Morris Louis was an American artist and a leading member of the Color Field painters, known for his colorful, expressive, and simplified abstract paintings. While living in Washington, D.C., Louis, along with other Washington painters, initiated an art movement known today as the Washington Color School. He also introduced new ways of applying pigment to canvas, such as pouring, staining, and overlapping swaths of acrylic color onto the surface in a flat, modern and compressed manner. His most famous works which achieved the highest prices at auctions are Veils, Stripes, and Unfurled.

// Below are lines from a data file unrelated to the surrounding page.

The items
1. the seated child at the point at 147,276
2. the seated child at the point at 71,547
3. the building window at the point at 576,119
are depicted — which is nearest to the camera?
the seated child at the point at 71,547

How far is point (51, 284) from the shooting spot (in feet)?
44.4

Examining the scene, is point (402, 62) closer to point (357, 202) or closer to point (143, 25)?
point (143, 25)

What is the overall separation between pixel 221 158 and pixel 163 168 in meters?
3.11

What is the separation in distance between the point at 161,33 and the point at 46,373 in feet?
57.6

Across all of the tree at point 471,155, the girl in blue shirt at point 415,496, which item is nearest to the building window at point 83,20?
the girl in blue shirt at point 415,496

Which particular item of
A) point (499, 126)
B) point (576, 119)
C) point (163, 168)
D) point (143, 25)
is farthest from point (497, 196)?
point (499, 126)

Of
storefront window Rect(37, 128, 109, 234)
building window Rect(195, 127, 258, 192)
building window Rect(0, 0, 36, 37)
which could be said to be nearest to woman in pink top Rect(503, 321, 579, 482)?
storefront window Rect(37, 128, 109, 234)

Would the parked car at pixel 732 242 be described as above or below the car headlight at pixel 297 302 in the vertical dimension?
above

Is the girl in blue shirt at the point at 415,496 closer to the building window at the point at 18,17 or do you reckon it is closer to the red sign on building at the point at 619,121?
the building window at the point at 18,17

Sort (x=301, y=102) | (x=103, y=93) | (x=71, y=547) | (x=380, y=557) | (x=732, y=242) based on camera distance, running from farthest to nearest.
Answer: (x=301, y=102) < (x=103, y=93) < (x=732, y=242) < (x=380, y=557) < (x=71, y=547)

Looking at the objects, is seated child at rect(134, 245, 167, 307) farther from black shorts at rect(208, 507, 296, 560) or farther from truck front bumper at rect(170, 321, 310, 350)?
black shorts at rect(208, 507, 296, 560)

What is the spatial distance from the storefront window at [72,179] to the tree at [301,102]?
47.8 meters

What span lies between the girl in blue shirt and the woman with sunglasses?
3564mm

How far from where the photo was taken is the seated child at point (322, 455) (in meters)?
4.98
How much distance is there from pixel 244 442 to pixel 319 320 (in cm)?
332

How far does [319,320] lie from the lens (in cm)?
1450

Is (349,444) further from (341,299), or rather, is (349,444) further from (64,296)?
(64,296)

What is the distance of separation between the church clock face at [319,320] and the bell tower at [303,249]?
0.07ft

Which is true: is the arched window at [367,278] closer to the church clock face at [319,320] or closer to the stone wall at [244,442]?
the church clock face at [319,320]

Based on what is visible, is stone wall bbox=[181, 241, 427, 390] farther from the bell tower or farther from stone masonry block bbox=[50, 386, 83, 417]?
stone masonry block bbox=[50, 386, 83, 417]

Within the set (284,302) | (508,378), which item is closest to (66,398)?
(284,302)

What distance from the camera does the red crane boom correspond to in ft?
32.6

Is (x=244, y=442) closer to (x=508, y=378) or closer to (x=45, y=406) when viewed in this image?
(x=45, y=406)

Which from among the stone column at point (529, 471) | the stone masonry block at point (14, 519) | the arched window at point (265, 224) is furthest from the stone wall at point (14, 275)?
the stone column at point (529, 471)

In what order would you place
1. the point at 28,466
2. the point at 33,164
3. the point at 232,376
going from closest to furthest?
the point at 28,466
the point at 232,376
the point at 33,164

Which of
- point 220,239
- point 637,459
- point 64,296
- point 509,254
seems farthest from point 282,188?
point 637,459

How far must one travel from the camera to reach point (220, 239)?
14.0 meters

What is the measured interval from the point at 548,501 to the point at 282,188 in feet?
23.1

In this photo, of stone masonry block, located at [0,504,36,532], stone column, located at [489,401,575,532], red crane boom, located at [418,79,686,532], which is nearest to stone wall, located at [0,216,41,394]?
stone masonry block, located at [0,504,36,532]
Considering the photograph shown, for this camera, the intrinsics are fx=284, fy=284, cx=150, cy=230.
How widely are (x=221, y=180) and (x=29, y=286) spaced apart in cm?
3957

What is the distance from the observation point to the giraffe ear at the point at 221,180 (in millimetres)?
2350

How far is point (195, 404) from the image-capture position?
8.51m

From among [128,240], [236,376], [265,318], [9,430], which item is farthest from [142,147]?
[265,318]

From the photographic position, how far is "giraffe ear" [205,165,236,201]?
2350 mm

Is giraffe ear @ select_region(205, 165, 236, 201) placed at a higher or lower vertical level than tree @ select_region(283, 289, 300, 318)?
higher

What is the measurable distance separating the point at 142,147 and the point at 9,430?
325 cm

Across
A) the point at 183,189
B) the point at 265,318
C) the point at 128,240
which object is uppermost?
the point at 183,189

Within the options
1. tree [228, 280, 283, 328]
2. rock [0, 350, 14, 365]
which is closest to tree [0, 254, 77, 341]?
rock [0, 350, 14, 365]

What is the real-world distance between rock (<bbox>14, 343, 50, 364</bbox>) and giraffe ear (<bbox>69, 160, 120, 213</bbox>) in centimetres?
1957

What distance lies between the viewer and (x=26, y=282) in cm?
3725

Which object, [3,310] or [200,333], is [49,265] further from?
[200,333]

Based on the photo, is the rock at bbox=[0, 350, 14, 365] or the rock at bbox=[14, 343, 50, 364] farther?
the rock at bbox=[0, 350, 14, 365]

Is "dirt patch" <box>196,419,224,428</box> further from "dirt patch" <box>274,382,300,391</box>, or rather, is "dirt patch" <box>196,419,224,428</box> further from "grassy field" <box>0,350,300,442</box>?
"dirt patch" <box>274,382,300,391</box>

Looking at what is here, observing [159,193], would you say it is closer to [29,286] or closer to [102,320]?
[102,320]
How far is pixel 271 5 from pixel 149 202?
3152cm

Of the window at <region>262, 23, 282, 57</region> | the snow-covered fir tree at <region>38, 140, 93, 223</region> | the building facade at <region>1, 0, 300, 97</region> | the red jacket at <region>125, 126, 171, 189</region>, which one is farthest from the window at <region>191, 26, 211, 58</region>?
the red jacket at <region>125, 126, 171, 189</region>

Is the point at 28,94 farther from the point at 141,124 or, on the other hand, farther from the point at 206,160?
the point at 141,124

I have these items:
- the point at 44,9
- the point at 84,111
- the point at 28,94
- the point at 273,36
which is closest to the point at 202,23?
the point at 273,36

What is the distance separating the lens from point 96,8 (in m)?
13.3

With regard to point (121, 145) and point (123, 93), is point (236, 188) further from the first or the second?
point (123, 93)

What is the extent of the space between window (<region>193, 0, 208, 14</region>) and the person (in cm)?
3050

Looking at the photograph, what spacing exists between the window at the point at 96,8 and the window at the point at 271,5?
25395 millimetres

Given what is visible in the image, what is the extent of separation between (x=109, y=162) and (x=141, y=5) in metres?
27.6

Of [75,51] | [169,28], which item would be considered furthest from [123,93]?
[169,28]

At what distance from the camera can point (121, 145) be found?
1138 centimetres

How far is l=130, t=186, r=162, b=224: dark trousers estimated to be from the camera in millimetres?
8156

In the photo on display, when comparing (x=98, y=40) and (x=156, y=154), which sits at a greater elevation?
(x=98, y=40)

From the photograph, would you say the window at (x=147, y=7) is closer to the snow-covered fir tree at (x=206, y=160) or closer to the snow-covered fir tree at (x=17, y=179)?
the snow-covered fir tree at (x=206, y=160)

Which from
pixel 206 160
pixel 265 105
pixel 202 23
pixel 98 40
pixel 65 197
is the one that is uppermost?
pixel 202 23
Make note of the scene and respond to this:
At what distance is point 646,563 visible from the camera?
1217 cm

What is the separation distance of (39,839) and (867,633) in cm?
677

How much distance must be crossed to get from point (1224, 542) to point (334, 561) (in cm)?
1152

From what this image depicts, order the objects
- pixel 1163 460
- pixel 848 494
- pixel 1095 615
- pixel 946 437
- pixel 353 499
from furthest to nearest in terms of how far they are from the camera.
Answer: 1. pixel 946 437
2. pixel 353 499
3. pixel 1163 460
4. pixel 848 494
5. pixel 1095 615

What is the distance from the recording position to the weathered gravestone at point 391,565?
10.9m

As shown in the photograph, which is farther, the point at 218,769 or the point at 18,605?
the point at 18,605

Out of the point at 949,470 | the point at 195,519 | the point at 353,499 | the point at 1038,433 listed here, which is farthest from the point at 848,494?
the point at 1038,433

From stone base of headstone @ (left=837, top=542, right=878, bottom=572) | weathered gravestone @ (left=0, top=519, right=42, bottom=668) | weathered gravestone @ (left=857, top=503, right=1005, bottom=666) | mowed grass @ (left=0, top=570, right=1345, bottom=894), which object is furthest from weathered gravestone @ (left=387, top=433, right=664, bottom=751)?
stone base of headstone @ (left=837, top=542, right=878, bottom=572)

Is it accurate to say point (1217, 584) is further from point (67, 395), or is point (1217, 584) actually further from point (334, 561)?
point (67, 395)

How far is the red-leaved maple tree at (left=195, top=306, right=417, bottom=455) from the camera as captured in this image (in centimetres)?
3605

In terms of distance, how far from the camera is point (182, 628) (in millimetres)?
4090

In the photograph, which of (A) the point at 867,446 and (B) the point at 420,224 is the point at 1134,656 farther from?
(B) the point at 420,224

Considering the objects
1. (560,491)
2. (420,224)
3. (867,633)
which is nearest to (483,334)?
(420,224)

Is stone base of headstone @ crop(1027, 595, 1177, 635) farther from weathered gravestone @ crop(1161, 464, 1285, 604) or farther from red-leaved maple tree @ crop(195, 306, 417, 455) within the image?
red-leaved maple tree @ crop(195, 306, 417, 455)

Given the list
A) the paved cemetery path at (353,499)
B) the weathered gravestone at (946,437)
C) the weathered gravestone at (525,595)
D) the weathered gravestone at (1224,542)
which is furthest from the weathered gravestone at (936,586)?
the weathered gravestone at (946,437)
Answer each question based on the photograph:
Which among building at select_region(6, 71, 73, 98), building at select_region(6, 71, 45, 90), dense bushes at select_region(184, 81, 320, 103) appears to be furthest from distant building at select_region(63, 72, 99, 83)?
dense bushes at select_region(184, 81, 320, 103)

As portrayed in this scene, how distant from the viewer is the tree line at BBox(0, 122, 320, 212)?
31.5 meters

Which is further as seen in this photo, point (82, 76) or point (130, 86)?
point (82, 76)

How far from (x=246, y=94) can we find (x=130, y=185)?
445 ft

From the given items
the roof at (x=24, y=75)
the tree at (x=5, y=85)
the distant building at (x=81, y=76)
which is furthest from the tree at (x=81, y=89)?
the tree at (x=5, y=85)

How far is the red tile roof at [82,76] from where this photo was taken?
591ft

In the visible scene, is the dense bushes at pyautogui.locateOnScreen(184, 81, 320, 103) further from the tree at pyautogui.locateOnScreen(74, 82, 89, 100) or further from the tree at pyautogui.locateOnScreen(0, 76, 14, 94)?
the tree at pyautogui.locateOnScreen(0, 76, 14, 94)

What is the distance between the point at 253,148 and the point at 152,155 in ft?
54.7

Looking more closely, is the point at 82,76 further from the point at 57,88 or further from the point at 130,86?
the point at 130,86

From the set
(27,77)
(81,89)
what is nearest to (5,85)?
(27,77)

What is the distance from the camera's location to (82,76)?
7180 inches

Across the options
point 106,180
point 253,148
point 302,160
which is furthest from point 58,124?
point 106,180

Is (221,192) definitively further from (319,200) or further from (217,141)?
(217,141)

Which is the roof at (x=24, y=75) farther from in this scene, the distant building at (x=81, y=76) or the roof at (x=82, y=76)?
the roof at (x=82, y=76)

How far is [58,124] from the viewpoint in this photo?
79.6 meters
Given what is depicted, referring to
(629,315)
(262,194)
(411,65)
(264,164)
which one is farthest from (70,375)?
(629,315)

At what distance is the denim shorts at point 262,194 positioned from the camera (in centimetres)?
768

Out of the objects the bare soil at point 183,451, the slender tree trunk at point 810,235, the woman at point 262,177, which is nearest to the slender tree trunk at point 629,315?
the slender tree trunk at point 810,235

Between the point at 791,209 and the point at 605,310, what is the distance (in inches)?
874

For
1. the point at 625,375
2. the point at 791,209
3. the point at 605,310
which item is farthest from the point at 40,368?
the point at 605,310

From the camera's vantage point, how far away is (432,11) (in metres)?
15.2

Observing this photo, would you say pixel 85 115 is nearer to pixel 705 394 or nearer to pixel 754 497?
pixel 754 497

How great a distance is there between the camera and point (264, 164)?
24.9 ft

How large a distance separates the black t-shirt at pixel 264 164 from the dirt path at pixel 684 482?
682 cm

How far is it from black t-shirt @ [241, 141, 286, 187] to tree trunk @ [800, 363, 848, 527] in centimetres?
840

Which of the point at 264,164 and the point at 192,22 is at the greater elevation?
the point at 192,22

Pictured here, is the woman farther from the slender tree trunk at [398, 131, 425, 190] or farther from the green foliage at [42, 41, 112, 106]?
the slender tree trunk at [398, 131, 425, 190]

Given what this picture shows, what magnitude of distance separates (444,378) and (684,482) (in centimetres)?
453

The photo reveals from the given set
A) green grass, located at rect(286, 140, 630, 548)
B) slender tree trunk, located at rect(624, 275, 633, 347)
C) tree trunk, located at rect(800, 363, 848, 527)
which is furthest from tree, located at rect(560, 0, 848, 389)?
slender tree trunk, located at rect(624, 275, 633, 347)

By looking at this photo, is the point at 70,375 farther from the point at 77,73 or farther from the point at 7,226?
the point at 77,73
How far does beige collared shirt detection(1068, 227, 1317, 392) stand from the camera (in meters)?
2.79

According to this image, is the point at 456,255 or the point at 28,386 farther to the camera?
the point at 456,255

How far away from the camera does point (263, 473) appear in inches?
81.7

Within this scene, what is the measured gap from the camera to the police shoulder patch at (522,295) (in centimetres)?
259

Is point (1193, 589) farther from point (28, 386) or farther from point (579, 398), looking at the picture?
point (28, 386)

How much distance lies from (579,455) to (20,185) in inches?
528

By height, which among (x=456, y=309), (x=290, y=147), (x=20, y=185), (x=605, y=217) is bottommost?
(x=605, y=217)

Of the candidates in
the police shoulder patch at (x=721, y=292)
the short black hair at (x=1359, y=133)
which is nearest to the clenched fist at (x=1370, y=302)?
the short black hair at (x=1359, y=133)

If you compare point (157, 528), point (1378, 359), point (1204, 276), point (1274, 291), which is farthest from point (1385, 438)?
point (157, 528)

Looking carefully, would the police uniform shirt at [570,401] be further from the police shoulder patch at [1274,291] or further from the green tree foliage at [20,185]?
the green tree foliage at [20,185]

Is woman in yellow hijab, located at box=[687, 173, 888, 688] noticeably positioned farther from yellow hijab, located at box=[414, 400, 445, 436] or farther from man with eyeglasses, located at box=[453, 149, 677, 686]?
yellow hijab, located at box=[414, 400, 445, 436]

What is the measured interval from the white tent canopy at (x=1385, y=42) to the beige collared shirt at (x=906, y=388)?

Born Louis Morris Bernstein in Baltimore in 1912, Louis studied at the Maryland Institute of Applied and Fine Arts. He then worked several jobs to support himself as a painter through the early 1930s and served as president of the Baltimore Artists’ Association in 1935. The artist moved to New York and worked for the WPA’s Federal Art Project in 1936.  He later returned to Baltimore to teach, before moving back to Washington, D.C., where he worked alongside fellow abstract artist Kenneth Noland and held his first solo exhibition. In 1952, he and Noland visited painter Helen Frankenthaler and were inspired by the luminous abstract works she created through staining the canvas rather than through gestural brushstrokes. Louis was also interested in the use of Magna paint – a newly developed oil based acrylic paint made by several New York painters. His curiosity about innovative techniques such as Magna paint led to the development of Color Field Painting during the 1950s. Louis Morris was a central figure of the movement, along with a group of American artists such as Kenneth Noland, Gene Davis, Tom Downing, Howard Mehring Anne Truitt and Hilda Thorpe. The most important point of this new movement was the simplified idea of what a finished painting should look like. Color Field Painters continued a tradition initially developed by Jackson Pollock and Mark Rothko – they kept eliminating history of gestural and compositional rules and focused on large areas of raw canvases. They also utilized the expressive and psychological power of flat areas, intense colors and simple, repetitive composition. Louis' most prominent series of Color Field paintings were Unfurleds.
Louis was particularly impressed by Helen Frankenthaler's stain paintings, such as her Mountains and Sea from 1952 that he saw during Frankenthaler's exhibition. He considered Frankenthaler’s work as the bridge between Jackson Pollock and the possible.  Inspired by her stain paintings and willing to create something close to her style, he started eliminating the brush gesture even more and focused on the modern use of thin pigments and their billowing and subtle tones. In 1954, Louis has finished his mature series of Veil Paintings, typical for their overlapping layers of transparent colors poured onto canvas. The Veil Paintings is a brilliant series consisting of colors and shapes submerged in transparent washes, with bold colors emerging around the edges. In his another prominent series, the artist utilized long parallel bands and stripes of pure colors arranged like a rainbow. It is interesting to mention that Louis destroyed many of his paintings between 1955 and 1957. This mysterious two-year gap was resumed in 1958 when he continued working on his Veils. This was followed by Florals and Columns from 1960 and Unfurleds from 1960–61. These mature works feature more opaque and more intense colors surrounded by white patches of raw canvas. Finally, in 1962, he created the Stripe paintings. The period between summer 1960 and winter 1961 was an extremely prolific period in the history of Louis' works, when he created about 150 Unfurleds on large, mural-size canvases. In 2013, the large exhibition entitled Morris Louis: Unveiled was held at Baltimore Museum of Art in Maryland and it was the artist's latest solo show in a major museum.
Morris Louis has received an excellent critical acclaim for his work around the end of the 1950s. Unfortunately, he died of lung cancer in 1962, just after finishing his Unfurleds. Louis is nowadays recognized as one of the major participants in the post-war abstract American art. Most important exhibitions of Louis’ work have been held at the Solomon R. Guggenheim Museum in New York, the National Collection at the Smithsonian, Sculpture Garden in Washington, D.C. and many galleries across the US. In 2015, his famous work from 1961, entitled Number 36, from the collection of Lord Anthony and Lady Evelyn Jacobs, was sold for £1.5 million at Christie's auction in London.
The artist is represented by Acquavella Gallery.
Morris Louis lived and worked in Washington, D.C.